Par ses atermoiements et ses reniements, Jammeh a permis aux pays de la Communauté économique des Etats d’Afrique de l’Ouest (CEDEAO) de faire l’union sacrée pour mobiliser le Conseil de Sécurité de l’Organisation des nations-unies (ONU), instance chargée du maintien de la paix en vertu de sa Charte, mais aussi l’Union africaine, l’institution panafricaine qui porte le projet politique continental. Ce faisant, il a rendu un énorme service à une région qui semblait avoir perdu ses repères.
Par ses bêtises, Jammeh ne restera pas qu’une seule notice en bas de page des manuels d’histoire dans la catégorie des dictateurs criminels. Il y a en effet fort à parier qu’on retiendra plus tard que ses bourdes ont créé les conditions de la naissance d’une doctrine sur la démocratie et la gouvernance en Afrique de l’Ouest et sur l’ensemble du continent.
 
Rien ne sera plus comme avant puisque les manipulateurs d’élection et d’opinion y seront désormais soumis. Logique implacable : les peuples, a l’instar de celui de la Gambie, sont capacités par les nouveaux moyens d’information pour se rebiffer contre les autocrates, et la Cedeao, comme l’Union africaine, ne peuvent plus se permettre de laisser un autre trafiquant électoral sans le traquer…
 
On peut sous ce rapport se poser la question de savoir comment les louveteaux politiques revêtus du manteau démocratique, mais vrais adversaires des normes du pluralisme, vont se comporter demain quand ils devront passer par le test Jammeh.
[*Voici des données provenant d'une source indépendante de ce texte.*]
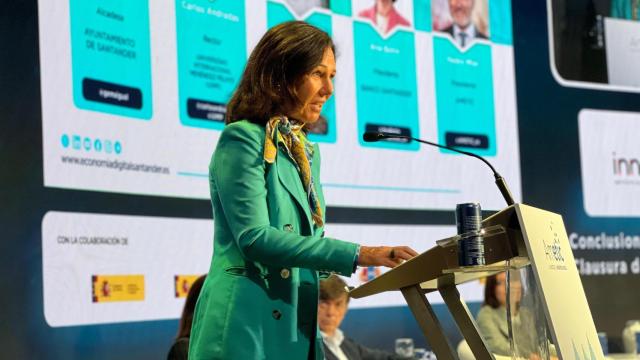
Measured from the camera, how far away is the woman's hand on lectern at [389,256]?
5.82 feet

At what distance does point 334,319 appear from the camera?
14.5 ft

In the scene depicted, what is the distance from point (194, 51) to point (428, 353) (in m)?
2.16

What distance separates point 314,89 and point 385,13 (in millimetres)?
3115

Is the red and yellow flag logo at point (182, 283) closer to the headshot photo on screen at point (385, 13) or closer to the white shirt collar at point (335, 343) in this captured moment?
the white shirt collar at point (335, 343)

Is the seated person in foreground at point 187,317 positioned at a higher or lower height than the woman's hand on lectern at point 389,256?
lower

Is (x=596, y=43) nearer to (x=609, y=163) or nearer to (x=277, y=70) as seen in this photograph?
(x=609, y=163)

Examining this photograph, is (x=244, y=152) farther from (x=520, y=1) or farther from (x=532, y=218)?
(x=520, y=1)

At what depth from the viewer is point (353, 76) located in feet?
16.0

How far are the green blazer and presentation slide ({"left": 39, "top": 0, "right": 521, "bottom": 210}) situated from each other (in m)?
1.28

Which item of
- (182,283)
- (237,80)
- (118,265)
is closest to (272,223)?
(118,265)

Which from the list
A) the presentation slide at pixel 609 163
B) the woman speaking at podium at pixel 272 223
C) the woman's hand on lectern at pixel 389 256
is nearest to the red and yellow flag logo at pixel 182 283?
the woman speaking at podium at pixel 272 223

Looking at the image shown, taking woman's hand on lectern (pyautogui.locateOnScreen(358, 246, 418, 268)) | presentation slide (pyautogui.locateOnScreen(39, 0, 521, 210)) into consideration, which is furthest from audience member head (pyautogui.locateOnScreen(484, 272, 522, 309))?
woman's hand on lectern (pyautogui.locateOnScreen(358, 246, 418, 268))

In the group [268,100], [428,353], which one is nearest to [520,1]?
[428,353]

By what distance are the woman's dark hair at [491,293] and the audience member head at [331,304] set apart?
1.05 meters
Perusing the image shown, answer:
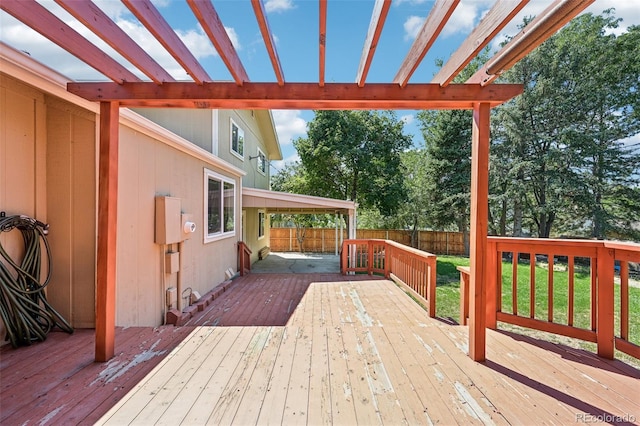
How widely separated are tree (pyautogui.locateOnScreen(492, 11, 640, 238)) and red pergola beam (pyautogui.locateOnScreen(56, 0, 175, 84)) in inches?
584

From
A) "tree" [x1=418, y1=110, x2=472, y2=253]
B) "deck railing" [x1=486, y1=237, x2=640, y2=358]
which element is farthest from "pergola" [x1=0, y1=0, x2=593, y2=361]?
"tree" [x1=418, y1=110, x2=472, y2=253]

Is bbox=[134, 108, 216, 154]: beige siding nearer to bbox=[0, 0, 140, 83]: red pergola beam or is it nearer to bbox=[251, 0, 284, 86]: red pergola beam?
bbox=[0, 0, 140, 83]: red pergola beam

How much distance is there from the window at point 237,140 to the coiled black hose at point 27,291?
227 inches

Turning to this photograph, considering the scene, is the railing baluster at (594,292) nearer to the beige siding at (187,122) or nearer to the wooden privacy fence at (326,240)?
the beige siding at (187,122)

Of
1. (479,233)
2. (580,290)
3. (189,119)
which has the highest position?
(189,119)

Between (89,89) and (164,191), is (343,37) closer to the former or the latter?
(89,89)

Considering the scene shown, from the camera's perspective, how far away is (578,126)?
41.0ft

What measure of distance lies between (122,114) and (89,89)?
960mm

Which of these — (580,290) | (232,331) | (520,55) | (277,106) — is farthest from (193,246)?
(580,290)

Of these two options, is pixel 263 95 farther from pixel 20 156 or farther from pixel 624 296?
pixel 624 296

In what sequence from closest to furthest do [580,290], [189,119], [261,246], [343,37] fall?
1. [343,37]
2. [189,119]
3. [580,290]
4. [261,246]

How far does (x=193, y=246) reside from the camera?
516 cm

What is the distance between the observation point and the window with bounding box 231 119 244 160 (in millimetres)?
8122

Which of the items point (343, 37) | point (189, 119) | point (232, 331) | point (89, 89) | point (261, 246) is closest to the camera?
point (89, 89)
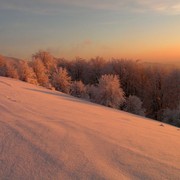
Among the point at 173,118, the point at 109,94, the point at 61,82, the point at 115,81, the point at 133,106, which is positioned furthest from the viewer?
the point at 61,82

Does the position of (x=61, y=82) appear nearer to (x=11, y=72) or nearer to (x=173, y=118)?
(x=11, y=72)

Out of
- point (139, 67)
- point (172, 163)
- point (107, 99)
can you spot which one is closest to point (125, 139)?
point (172, 163)

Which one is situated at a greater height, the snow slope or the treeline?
the snow slope

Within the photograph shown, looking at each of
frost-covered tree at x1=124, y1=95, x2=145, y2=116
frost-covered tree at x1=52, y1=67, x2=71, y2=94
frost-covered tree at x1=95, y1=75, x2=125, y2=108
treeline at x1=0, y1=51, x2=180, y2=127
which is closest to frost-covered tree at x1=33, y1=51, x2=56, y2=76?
treeline at x1=0, y1=51, x2=180, y2=127

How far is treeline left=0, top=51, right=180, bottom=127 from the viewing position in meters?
27.7

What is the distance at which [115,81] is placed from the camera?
1075 inches

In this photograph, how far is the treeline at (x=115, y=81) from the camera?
2766 centimetres

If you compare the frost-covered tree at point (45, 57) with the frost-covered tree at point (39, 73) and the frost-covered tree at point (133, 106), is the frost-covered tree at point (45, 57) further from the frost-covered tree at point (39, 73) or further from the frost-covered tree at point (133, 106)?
the frost-covered tree at point (133, 106)

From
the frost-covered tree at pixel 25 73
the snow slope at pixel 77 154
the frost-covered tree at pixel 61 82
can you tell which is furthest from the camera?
the frost-covered tree at pixel 61 82

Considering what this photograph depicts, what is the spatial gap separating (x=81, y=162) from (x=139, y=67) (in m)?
49.3

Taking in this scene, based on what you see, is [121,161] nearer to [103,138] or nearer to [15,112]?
[103,138]

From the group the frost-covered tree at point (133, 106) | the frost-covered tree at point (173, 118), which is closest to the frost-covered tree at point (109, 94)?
the frost-covered tree at point (133, 106)

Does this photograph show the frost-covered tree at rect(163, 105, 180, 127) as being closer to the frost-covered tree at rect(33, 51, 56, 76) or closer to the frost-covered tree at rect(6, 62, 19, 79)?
the frost-covered tree at rect(6, 62, 19, 79)

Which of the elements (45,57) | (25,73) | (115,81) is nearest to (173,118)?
(115,81)
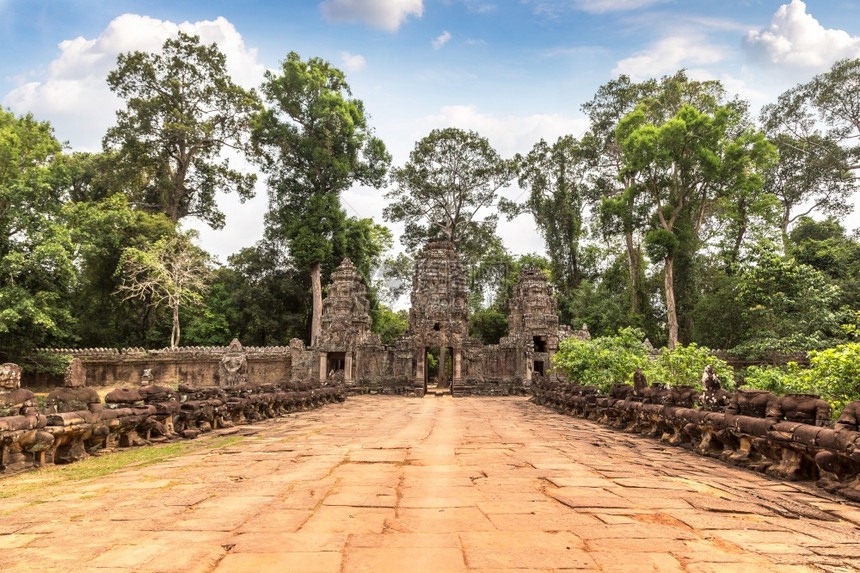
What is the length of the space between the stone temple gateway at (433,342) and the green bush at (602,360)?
362 inches

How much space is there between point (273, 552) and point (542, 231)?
4020cm

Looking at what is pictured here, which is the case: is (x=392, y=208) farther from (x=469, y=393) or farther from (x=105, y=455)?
(x=105, y=455)

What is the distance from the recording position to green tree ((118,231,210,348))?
28953mm

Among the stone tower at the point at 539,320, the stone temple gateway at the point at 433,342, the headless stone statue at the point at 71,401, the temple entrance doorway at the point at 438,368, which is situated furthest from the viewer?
the temple entrance doorway at the point at 438,368

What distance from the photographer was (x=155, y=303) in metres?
29.8

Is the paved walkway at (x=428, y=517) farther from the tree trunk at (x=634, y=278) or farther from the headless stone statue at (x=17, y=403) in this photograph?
the tree trunk at (x=634, y=278)

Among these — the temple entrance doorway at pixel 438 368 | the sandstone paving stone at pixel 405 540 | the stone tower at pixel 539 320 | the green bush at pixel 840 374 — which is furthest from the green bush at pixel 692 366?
the temple entrance doorway at pixel 438 368

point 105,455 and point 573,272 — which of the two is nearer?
point 105,455

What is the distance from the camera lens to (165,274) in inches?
1149

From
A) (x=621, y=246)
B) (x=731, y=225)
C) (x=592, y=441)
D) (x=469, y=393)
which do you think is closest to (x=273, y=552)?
(x=592, y=441)

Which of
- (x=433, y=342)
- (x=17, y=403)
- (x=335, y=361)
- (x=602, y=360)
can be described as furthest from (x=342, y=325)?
(x=17, y=403)

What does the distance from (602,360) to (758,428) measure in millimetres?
9151

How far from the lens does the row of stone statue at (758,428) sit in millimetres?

Beaucoup de dirigeants Ouest-africains si bavards pendant la chasse au faux-lion de Kanilaï auront-ils la décence de se plier à la démocratisation réactivée grâce à la lutte contre le fou du village ?
 
Depuis l’adoption, en 1992, d’une Déclaration de principes politiques urgeant les Etats membres de la CEDEAO à emprunter la voie de la démocratie, il a donc fallu un dictateur pour l’y installer. Enfin. Le spectacle commence après la chute de Jammeh : prenez vos popcorns!